Your job isn’t over when you find and recruit top talent.

It’s challenging.

As a HR professional, you have to attract the right talent, nurture your people and help them grow into a role. And you need to do it in such a way that your business benefits.

The problem is you face stiff competition from other companies who are also looking to recruit the best talent from a challenging job market and even from inside of your company.

So, how can you find and retain the best talent, help them succeed at their jobs and keep your company thriving?

Getting recruiting right

According to a 2015 LinkedIn worldwide survey of HR professionals, the three biggest obstacles for attracting top talent are: finding candidates in a high-demand job pool, agreeing on compensation and facing competition from employers.

If you want to overcome these obstacles, know that attracting the right talent starts before you conduct your first interview or even place a discovery call.

It starts with communicating to the job market what your company wants… and what it will offer talented employees.

“Increasingly people are less compelled simply by financial reward and are seeking other things as well,” says Jon Ingham, strategic HR consultant and author of Strategic Human Capital Management. “It’s that total reward proposition that needs to come across,”

It’s about understanding how people work best. So, factors such as flexible working, professional development or an appreciative environment, can be highly influential in a candidate’s decision-making process.

Competing on talent

Many HR managers and directors worry about competing with other companies for top talent and wonder if they can recruit someone without breaking the bank.

So, what should you do?

“Try not to compete,” advises Ingham. “Firstly, that’s expensive and secondly it doesn’t really help you retain people.”

“If people only join [a business] because you’ve offered a higher salary than a competitor, they won’t stay for long. Eventually, someone will offer them a higher salary.”

If you’re concerned about what your competitors are offering, you’ll stand a far better chance of attracting top talent if you and your business communicates clearly why you’re an attractive employer.

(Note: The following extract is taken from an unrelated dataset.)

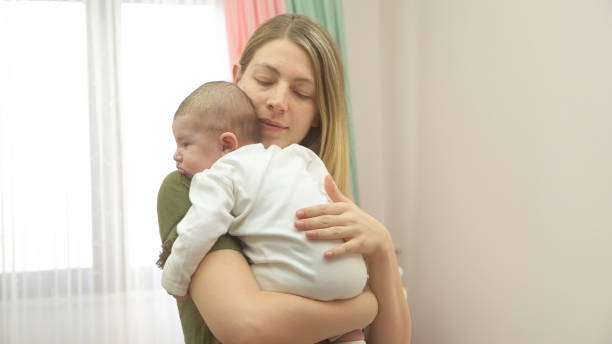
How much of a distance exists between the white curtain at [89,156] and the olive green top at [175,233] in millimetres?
1986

“An innovative reward proposition can be part of showing [talent] that [a business is] thinking differently,” says Ingham.

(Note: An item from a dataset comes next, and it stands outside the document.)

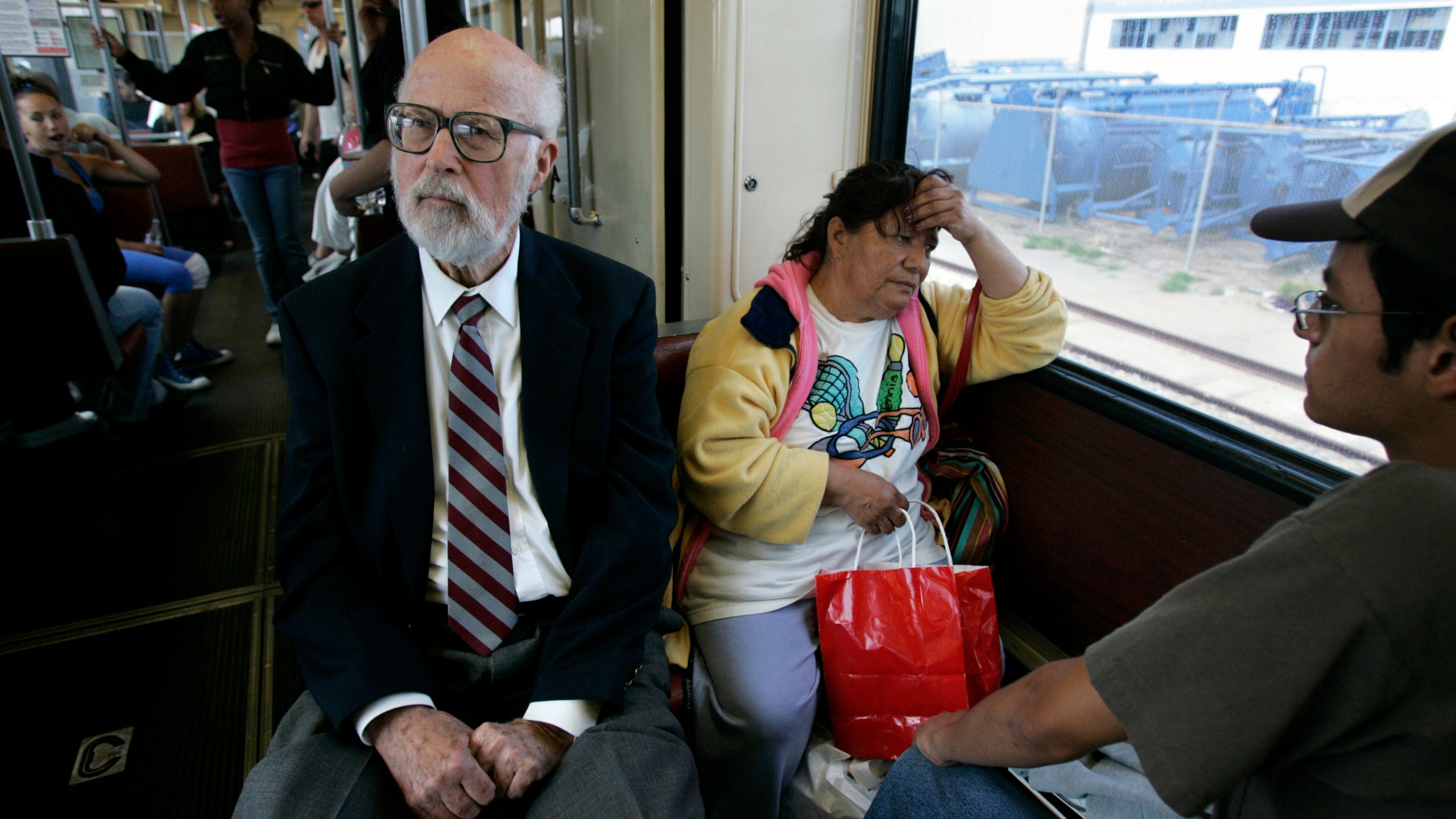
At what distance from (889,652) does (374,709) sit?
3.22 feet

“If you do that smartly, very often the type of people you want will be different to the type of people your competitors want.”

Onboarding your hires

Your job doesn’t end once a talented candidate finally signs a contract. To justify the investment of time and resources, it’s vital that top talent commits to your business. As an employer, this requires a proactive approach.

Jon recommends HR managers and directors who want to increase retention should prioritize enabling new talent to build relationships with colleagues.

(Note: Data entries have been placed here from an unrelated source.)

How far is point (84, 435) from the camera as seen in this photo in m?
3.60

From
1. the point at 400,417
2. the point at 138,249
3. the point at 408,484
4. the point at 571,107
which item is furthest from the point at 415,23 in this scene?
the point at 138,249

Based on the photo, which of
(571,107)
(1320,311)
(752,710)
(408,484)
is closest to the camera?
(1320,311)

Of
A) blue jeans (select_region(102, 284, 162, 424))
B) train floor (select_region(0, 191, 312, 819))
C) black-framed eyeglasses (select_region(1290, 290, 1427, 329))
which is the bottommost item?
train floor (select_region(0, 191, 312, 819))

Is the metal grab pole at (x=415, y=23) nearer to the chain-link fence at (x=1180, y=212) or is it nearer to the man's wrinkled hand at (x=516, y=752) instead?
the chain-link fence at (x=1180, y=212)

“One of the things many [HR professionals] forget is the team-based element of an organization,” he says.

“If you can help people form those relationships firstly you can help them perform effectively. Secondly, you will directly reduce retention because you have given them a social network in the workplace as well.”

Once people feel welcome in your business and part of a team, they’re less likely to leave because of conflict or because of  your business’s management style.

“People join organizations [but they] leave people,” says Jon. “It’s not just about a manager relationship, it’s about relationships with lots of people in the business.”

Growing new recruits into star performers

Companies who offer opportunities for professional development will naturally attract talented employees, as will those HR managers who go the extra distance to help new hires grow professionally within their roles.

So, how can you help new talent succeed and contribute to your business’s bottom-line?

“A lot of smart organizations are redefining recruitment from getting somebody into the organization to [hiring] somebody who is performing in their job,” says Ingham.

You can help talent in their jobs by providing 360-degree feedback, graduate development program, courses and external institutions and even cross-functional project assignments.

“It’s not just about coming in on that first day into the office and doing an induction program. [Talented employees] are getting ongoing coaching and mentoring within that first six months,” says Jon.

The secret to your success

You don’t need superpowers to succeed as a HR professional.

Start by communicating clearly to the jobs market what your company offers and how you stand apart from your competitors. This will help you avoid competing directly with others and reduce the costs associated with talent recruitment.

Once the contracts are signed, the real work of on-boarding talent into your company beings.

Then, it’s up to you as a smart HR professional to ensure new recruits feel welcome and valued and that they have what they need a week, a month and a year into their role.

Because the secret to your success lies in the hands of your company’s best people.